The ASUO executive will not hire a new Oregon Student Association campus organizer and will instead redirect the funds used to pay an organizer to create an internship program run out of the University’s Holden Leadership Center.
ASUO President Sam Dotters-Katz said the move will shift the focus of the ASUO’s internship program from learning how to lobby elected officials to a broader array of leadership training.
It will also leave the ASUO without a full-time organizer during a presidential election year when Dotters-Katz has pledged to register 10,000 new voters. And it will leave the campus without a full-time organizer during a state legislative session.
OSA is a statewide advocacy organization that was started in 1975 to “represent, serve, and protect the collective interests of students in postsecondary education in Oregon,” according to its website.
ASUO interns were previously trained by the OSA organizer and worked with members of the ASUO’s professional staff. The internship program will now be overseen by a Graduate Teaching Fellow who will report to Holden Leadership Center Director John Duncan.
Dotters-Katz said the program’s focus will shift from lobbying to a “wide array of topics from leadership development to issues of privilege and diversity, effective lobbying and grassroots campaign tactics.”
He said OSA is “a lobbyist organization,” and the Holden Leadership Center program will be “based on leadership development and youth empowerment.”
“The amount of resources that John Duncan has created through the leadership program will be extremely beneficial to this program,” Dotters-Katz said. “I think John Duncan is one of the hardest-working and most dedicated faculty members on this campus when it comes to working with students.”
Former OSA organizer Tom Hojem, who former ASUO Finance Coordinator Matt Rose said did amazing work lobbying the state legislature, left his post to become OSA’s legislative director.
OSA Executive Director Tamara Henderson said the organization had begun a process of searching for someone to replace Hojem at the University when she called the ASUO executive and was told they “would no longer be utilizing a campus organizer.”
The ASUO pays membership dues in OSA and, until now, paid for a campus organizer. The Programs Finance Committee approved more than $109,000 for OSA on Feb. 7.
“Clearly if this decision goes on there will be some change” in the contract, Henderson said.
Dotters-Katz said the organizer salary will be used in a variety of ways.

++++++++++++++++++++

**SHORT TASK**
Can you repeat word for word the part of the article about the ASUO dropping its campus organizer, between "ASUO President Sam" and "to its website.", inclusive?

++++++++++++++++++++

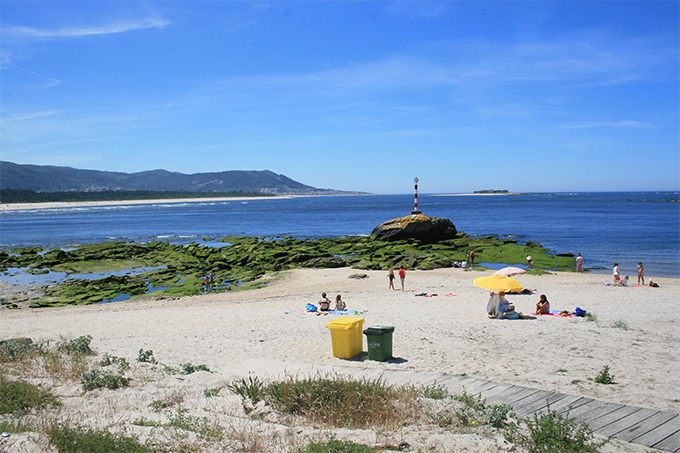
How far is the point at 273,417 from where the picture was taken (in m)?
6.56

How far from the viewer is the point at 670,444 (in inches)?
221

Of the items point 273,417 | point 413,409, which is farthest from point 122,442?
point 413,409

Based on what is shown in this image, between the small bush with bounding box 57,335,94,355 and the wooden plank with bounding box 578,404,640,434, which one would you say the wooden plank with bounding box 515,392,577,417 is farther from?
the small bush with bounding box 57,335,94,355

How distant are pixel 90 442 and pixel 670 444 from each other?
6648 mm

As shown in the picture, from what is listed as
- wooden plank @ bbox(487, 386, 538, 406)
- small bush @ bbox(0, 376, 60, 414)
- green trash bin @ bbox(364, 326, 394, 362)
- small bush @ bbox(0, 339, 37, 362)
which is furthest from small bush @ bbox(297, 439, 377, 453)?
small bush @ bbox(0, 339, 37, 362)

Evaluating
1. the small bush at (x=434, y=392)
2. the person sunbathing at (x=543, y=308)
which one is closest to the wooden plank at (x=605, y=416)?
the small bush at (x=434, y=392)

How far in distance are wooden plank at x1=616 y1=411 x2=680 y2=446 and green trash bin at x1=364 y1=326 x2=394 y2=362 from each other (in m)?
4.89

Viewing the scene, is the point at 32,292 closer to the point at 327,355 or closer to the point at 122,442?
the point at 327,355

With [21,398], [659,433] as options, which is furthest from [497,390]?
[21,398]

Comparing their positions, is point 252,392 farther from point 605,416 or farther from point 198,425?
point 605,416

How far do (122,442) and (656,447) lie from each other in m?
6.15

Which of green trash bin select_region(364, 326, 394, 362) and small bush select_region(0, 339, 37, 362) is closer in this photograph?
small bush select_region(0, 339, 37, 362)

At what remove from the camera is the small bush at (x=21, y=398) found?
6381mm

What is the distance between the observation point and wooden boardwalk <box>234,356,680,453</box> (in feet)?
19.2
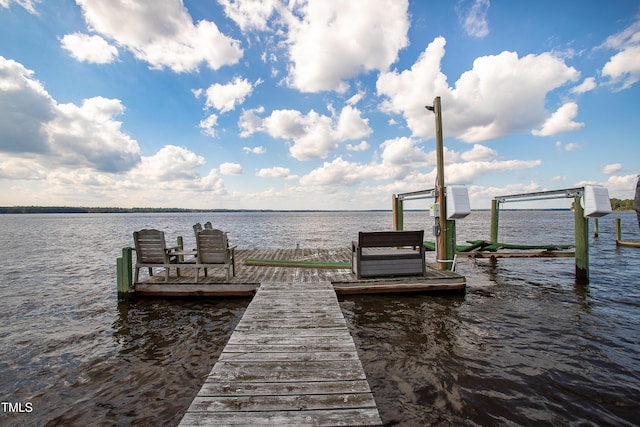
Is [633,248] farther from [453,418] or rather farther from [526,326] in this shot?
[453,418]

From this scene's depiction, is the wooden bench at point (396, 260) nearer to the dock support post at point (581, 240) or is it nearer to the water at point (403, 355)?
the water at point (403, 355)

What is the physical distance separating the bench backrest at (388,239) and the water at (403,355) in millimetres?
1605

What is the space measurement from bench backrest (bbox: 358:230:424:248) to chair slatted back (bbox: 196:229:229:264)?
371cm

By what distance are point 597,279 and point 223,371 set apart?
14235 mm

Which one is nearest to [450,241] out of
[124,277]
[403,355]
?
[403,355]

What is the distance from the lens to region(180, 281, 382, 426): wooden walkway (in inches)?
114

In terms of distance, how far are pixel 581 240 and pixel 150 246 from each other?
13868 millimetres

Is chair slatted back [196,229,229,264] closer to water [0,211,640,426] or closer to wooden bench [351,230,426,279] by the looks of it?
water [0,211,640,426]

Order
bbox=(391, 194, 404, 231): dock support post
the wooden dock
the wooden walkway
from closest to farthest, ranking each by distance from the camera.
Answer: the wooden walkway → the wooden dock → bbox=(391, 194, 404, 231): dock support post

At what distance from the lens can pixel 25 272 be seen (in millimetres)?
14984

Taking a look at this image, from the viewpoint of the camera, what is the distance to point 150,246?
826 centimetres

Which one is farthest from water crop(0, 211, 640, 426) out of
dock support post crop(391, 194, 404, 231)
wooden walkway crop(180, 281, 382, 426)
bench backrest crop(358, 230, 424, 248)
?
dock support post crop(391, 194, 404, 231)

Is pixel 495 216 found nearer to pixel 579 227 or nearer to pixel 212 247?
pixel 579 227

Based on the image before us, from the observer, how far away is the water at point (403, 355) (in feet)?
13.2
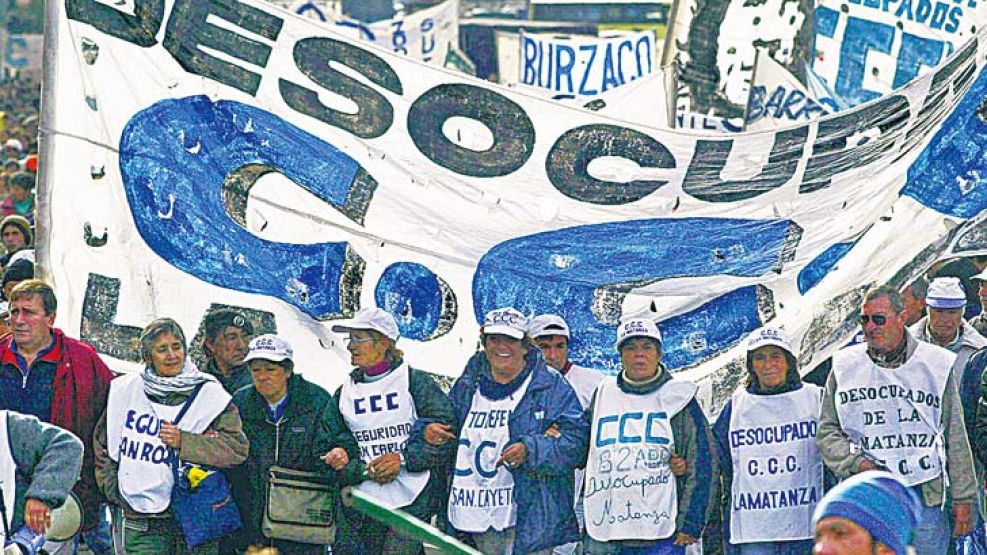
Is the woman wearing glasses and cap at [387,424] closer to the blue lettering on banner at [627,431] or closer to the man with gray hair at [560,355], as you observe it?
the man with gray hair at [560,355]

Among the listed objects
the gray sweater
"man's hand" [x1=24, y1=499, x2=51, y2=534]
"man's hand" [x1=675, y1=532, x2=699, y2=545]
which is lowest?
"man's hand" [x1=24, y1=499, x2=51, y2=534]

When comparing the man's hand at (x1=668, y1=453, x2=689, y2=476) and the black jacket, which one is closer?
the man's hand at (x1=668, y1=453, x2=689, y2=476)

++++++++++++++++++++

**THE REPLY**
ASUO President Sam Dotters-Katz said the move will shift the focus of the ASUO’s internship program from learning how to lobby elected officials to a broader array of leadership training.
It will also leave the ASUO without a full-time organizer during a presidential election year when Dotters-Katz has pledged to register 10,000 new voters. And it will leave the campus without a full-time organizer during a state legislative session.
OSA is a statewide advocacy organization that was started in 1975 to “represent, serve, and protect the collective interests of students in postsecondary education in Oregon,” according to its website.